→ 本文:
2010年03月13日

Marcos Valle『Vento Sul』

O Tercoらと共演したソフト・サイケ/サイケ・フォークな異色作☆Marcos Valle『Vento Sul』
ヴェント・スル
発表年:1972年
ez的ジャンル:ソフト・サイケ/サイケ・フォーク系MPB
気分は... :サイケな異色作!

ブラジルを代表するシンガー・ソングライターMarcos Valleです。

Marcos Valleの紹介は、『Vontade De Rever Voce』(1981年)、『Previsao Do Tempo』(1973年)、Celso Fonsecaとの共演作『Pagina Central』(2009年)に続き4回目となります。

個人的には60年代後半から70年代前半のMarcos Valleが気になっています。

具体的には、『Viola Enluarada』(1968年)、『Mustang Cor de Sangue』(1969年)、『Marcos Valle』(1970年)、『Garra』(1971年)、『Vento Sul』(1972年)、『Previsao Do Tempo』(1973年)、『Marcos Valle』(1974年)あたりですね。

その中から今回は『Vento Sul』(1972年)をセレクト。
Marcos本人も認めているように、上記7枚の中でも最も異色作かもしれません。

"ソフト・サイケ/サイケ・フォーク"という印象のアルバムですね。
Juarez Machadoが手掛けたジャケがアルバムの持つ不思議なムードをよく表しています。

本作では当時ブラジルを代表するプログレッシヴ・グループであったO Tercoとの共演が話題となりました。Sergio Hinds(g)、Cezar de Merces(b)、Vinicius Cantuaria(ds)といったメンバーは当時のMarcosのバック・バンドも務めていたようですね。

それ以外にPaulo Guimaraes(fl)、Claudio Guimaraes(g)のGuimaraes兄弟とMauricio Maestro(b)、さらにはMilton Nascimentoのバック・バンドも務めたSom ImaginarioのメンバーFrederico(g)、Robertinho Silva(per)がレコーディングに参加しています。

→ データ:
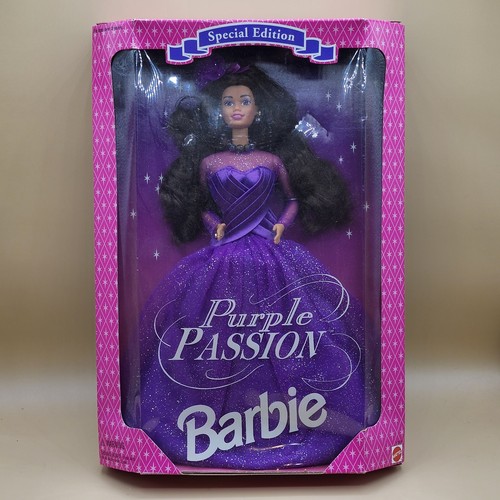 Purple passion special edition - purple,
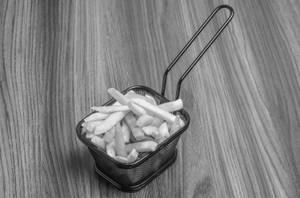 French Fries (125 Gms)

→ 課題:
本文の「ブラジルを代表するシンガー・ソングライターMarcos Valleです。」から「Do Tempo』(1973年)、『Marcos Valle』(1974年)あたりですね。」までを、一字一句変えずに書き写しなさい。

→ 解答:
ブラジルを代表するシンガー・ソングライターMarcos Valleです。

Marcos Valleの紹介は、『Vontade De Rever Voce』(1981年)、『Previsao Do Tempo』(1973年)、Celso Fonsecaとの共演作『Pagina Central』(2009年)に続き4回目となります。

個人的には60年代後半から70年代前半のMarcos Valleが気になっています。

具体的には、『Viola Enluarada』(1968年)、『Mustang Cor de Sangue』(1969年)、『Marcos Valle』(1970年)、『Garra』(1971年)、『Vento Sul』(1972年)、『Previsao Do Tempo』(1973年)、『Marcos Valle』(1974年)あたりですね。